The two pledges above are good examples of the current government making pledges that already existed under the previous government and then claiming that the the ongoing natural progression of work to be their new achievements.
The governments claims of achievements in these two pledges are either existing G2C Office professional service standards and minimal turn-around times for all public services or the ongoing works on them.
Already in December 2017 G2C had 135 public services of which 120 were online services and 15 were mobile services.

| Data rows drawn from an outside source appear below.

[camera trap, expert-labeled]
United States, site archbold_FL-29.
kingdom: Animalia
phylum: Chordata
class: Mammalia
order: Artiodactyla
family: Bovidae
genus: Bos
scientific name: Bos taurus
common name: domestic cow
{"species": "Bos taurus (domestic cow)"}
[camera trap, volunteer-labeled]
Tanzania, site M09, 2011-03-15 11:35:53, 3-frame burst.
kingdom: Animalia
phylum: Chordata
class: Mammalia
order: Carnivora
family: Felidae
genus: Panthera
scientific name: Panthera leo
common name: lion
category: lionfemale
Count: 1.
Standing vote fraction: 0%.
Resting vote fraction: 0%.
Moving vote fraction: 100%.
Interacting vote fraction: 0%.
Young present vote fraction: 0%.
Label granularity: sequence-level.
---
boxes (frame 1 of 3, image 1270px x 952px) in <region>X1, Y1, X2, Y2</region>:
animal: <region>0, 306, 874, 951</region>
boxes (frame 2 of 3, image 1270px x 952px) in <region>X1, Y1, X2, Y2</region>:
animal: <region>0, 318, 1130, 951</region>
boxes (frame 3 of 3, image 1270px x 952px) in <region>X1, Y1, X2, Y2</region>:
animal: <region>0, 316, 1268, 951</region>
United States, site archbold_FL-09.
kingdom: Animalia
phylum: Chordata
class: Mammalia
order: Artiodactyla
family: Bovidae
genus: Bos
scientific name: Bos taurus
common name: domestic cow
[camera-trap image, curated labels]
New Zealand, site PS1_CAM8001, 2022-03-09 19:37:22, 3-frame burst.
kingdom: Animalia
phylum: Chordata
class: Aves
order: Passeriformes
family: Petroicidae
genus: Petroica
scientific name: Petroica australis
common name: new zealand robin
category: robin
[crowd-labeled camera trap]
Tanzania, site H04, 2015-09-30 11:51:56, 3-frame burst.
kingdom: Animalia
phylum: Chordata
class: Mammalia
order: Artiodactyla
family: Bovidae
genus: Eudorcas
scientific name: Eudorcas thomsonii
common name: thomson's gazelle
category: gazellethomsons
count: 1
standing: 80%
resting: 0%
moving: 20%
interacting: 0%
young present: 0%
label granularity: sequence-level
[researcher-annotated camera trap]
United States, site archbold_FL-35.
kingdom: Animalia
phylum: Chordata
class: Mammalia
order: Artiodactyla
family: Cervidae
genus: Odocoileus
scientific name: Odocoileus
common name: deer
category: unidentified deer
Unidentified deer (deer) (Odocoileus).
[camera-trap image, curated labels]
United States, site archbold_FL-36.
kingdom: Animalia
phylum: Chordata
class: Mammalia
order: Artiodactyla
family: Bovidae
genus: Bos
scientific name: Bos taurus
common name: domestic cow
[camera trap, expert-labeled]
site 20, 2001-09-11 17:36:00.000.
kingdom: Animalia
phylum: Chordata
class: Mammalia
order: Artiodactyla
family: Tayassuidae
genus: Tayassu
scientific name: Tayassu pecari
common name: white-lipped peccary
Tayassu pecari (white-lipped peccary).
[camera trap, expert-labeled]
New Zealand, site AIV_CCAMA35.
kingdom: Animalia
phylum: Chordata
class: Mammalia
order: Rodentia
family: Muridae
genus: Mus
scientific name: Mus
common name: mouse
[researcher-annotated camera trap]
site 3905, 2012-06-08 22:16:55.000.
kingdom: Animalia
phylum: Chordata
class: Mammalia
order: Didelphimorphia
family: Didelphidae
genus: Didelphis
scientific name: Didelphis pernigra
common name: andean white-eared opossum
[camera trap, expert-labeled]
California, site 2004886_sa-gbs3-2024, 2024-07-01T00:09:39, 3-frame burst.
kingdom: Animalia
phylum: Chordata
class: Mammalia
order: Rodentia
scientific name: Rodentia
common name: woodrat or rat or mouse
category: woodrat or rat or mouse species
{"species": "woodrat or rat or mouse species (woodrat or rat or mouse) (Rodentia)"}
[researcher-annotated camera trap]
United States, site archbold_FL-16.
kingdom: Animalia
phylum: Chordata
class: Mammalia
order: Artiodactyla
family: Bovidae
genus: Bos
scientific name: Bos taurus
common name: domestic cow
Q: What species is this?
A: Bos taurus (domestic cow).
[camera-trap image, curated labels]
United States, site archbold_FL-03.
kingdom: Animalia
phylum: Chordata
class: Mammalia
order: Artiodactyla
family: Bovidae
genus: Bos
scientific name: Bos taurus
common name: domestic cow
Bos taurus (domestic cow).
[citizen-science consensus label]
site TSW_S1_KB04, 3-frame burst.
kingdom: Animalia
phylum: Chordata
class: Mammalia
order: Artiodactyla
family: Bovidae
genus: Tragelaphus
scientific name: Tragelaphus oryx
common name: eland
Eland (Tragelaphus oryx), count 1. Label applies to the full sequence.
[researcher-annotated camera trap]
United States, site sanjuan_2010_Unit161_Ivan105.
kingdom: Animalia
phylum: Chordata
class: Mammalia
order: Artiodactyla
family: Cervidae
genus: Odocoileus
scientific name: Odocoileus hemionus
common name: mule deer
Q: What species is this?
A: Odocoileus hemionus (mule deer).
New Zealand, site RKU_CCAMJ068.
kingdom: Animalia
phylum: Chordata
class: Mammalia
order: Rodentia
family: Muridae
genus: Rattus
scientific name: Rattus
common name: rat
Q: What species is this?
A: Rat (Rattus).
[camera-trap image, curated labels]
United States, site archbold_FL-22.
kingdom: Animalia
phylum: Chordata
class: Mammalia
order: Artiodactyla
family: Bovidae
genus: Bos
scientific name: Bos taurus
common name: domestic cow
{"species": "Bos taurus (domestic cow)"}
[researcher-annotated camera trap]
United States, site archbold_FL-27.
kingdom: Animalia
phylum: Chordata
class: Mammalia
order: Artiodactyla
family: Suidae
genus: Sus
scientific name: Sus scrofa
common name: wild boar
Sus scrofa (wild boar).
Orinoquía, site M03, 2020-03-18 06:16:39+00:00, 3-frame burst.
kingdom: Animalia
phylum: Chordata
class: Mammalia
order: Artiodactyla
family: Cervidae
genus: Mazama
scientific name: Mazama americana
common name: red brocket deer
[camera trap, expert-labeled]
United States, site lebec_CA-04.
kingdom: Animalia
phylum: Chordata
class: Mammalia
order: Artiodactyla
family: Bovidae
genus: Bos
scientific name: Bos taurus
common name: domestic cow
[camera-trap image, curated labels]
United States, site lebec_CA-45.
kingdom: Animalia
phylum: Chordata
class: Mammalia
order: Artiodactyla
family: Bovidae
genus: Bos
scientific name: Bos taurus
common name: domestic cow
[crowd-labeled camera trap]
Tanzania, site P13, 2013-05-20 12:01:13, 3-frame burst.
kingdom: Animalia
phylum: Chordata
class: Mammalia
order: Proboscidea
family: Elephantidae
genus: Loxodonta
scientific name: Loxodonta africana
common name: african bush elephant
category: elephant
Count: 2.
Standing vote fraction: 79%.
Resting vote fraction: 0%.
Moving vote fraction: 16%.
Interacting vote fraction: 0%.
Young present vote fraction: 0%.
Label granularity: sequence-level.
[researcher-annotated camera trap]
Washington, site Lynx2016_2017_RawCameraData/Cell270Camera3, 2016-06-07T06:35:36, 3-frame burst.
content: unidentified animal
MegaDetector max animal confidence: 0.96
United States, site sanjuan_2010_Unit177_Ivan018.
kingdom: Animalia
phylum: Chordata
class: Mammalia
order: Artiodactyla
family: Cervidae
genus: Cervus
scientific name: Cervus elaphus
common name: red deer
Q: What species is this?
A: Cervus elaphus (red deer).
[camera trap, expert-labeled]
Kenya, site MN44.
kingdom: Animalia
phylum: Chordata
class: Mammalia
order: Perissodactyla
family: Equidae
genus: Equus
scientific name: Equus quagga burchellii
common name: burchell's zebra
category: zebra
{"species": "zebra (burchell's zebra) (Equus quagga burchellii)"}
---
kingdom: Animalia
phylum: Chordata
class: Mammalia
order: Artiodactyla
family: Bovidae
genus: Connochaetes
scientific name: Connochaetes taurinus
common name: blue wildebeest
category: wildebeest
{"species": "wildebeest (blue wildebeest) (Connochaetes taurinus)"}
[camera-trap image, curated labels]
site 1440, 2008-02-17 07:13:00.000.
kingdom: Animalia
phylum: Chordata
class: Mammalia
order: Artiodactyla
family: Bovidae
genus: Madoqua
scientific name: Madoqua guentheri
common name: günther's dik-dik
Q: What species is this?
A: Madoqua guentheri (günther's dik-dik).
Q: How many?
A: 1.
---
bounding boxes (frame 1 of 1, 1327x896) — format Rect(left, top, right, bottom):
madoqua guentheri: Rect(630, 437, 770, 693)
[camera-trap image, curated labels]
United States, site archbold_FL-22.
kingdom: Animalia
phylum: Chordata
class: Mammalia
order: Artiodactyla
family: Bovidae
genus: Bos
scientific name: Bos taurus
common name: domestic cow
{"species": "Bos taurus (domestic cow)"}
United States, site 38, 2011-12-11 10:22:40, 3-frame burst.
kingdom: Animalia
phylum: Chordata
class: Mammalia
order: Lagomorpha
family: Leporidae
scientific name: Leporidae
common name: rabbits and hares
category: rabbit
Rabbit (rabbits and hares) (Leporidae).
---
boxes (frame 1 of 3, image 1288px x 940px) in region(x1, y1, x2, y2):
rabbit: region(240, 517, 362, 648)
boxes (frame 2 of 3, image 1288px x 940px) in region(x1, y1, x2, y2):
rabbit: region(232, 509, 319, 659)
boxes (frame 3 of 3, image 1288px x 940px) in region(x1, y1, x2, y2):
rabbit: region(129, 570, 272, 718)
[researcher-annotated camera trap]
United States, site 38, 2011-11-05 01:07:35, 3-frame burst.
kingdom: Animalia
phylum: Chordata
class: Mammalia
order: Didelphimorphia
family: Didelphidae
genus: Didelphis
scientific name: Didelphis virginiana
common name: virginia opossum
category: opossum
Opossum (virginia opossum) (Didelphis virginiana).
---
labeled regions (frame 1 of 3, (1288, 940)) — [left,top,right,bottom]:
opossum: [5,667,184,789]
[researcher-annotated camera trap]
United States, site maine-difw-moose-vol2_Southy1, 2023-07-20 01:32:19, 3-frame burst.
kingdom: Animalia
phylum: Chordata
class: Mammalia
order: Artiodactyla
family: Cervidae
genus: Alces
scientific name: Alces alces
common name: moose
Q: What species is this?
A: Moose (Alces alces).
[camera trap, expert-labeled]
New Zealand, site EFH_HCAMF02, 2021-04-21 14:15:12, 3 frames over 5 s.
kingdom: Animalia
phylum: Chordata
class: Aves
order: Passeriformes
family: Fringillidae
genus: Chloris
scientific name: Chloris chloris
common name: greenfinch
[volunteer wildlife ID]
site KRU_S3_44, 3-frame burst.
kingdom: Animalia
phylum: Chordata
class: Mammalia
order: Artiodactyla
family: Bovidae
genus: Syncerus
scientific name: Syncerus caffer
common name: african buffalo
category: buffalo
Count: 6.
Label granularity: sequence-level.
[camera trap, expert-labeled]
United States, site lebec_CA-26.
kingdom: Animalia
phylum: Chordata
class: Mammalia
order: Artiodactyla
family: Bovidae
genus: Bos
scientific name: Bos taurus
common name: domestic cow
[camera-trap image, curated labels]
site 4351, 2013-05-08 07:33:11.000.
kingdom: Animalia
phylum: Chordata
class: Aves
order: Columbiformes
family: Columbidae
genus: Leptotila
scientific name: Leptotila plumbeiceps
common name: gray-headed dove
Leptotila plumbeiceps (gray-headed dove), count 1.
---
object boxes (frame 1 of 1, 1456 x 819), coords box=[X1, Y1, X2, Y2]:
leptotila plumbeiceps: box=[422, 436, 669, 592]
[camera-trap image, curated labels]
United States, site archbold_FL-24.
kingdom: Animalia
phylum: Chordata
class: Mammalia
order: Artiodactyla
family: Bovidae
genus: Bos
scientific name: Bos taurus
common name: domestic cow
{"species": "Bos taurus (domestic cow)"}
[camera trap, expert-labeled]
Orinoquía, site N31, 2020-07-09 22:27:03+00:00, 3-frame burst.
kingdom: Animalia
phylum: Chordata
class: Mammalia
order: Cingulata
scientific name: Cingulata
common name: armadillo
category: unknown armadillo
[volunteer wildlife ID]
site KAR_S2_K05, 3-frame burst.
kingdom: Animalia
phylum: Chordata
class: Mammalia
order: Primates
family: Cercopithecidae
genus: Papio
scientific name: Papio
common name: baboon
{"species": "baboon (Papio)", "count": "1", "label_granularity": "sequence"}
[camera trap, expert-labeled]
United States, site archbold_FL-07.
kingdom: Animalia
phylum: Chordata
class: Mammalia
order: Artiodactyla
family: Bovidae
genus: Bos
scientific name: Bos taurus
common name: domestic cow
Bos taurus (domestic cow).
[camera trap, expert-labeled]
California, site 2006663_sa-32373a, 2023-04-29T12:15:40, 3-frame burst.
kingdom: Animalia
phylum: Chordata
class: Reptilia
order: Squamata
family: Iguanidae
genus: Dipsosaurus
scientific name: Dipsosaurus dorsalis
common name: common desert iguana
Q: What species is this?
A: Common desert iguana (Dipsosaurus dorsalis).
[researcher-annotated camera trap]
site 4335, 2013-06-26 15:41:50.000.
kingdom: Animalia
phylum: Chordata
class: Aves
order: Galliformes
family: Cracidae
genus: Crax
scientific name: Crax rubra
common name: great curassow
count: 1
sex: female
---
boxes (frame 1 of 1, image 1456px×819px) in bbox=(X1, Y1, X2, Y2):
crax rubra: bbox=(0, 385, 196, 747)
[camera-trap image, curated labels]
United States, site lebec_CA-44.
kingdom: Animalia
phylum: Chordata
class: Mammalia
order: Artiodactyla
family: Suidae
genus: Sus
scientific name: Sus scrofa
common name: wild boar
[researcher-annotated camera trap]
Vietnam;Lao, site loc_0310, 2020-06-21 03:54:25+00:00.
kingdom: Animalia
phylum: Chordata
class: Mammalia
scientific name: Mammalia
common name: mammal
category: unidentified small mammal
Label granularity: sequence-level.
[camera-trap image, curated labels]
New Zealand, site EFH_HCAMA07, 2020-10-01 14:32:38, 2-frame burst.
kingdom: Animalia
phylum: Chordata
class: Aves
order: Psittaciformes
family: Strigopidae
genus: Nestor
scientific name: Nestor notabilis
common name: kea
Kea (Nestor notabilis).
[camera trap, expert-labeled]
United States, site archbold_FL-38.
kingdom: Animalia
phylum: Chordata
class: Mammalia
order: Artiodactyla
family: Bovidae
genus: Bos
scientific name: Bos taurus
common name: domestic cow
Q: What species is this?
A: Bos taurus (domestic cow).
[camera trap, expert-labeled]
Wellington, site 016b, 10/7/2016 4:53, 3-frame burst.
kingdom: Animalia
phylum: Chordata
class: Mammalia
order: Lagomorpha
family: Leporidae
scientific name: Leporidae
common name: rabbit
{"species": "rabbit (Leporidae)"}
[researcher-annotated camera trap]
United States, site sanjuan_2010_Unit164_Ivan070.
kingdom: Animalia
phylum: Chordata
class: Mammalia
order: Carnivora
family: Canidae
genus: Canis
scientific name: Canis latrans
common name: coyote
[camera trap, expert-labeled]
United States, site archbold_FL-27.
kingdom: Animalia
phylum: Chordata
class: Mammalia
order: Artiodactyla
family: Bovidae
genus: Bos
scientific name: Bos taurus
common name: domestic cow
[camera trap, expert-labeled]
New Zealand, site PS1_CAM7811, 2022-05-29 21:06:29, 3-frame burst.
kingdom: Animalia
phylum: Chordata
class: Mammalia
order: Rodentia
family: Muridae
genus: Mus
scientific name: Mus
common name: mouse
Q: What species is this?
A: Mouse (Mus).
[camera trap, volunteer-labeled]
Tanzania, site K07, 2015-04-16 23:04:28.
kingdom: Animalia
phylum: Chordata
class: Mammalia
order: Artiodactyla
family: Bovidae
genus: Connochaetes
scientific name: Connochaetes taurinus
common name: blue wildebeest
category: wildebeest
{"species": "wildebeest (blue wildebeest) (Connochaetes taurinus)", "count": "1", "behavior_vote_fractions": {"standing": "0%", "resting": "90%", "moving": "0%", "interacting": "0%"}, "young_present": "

The DNT talked of 151 services being given including 85 in the Dzongkhags.
The website of G2C itself says that G2C is a public service delivery initiative under the Prime Minister’s Office with the primary objective to simplify and enhance the delivery of public services. It says the office has been institutionalized as Public Services & Grievances Redressal Division (PSGRD) under Cabinet Secretariat in the end of 2016.
Similary, the eKaaSel system referenced by the government was actually already launched in December 2017. The system, as explained during its launch in 2017, is an online grievance redressal system where people can express their dissatisfaction, problems and provide feedback on public services offered in the country.
It is therefore difficult to see how pre-existing and ongoing programs launched by previous governments can be counted as achievements of this government.
In another example of a pre-existing pledge the DNT pledged to review the 12th plan to include revolving funds for CSOs and funds for film and documentary promotion but the government found that the revolving fund already exists.
While the government met with the core coordination committee of the CSOs to discuss their challenges no specific support and funding has been promised. Given that a fund already existed and nothing more has been done the pledge remains unachieved.
The Bhutanese found that four pledges that the government claimed as being achieved are actually only partly achieved or on track.
One is to do with establishing a high level committee to draft the country’s long term vision but while the committee is established there has been no progress.
The other is on establishing a private sector development committee to implement the private sector development recommendations of 2016. Here, while the committee has been recently set up, no work has been done on implementing the recommendations.
On the pledge relating to Taxi drivers, while it has addressed some issues it is yet to address parking issues and get other agencies like Thromdes on board.
In terms of establishing a tourism board and implementing the Bhutan Tourism Review, 2016 the board has been established but implementation is yet to happen.
This leaves the three DNT pledges which the government itself said has not been achieved and these are cabinet ministers using electric/hybrid cars for local travel, developing Suung Joen app and removing the five percent voucher tax and giving free access to online data and free intranet.
Meanwhile, the Opposition party has come out saying that only one pledge has been achieved from the entire 25 pledges (see story on page 8).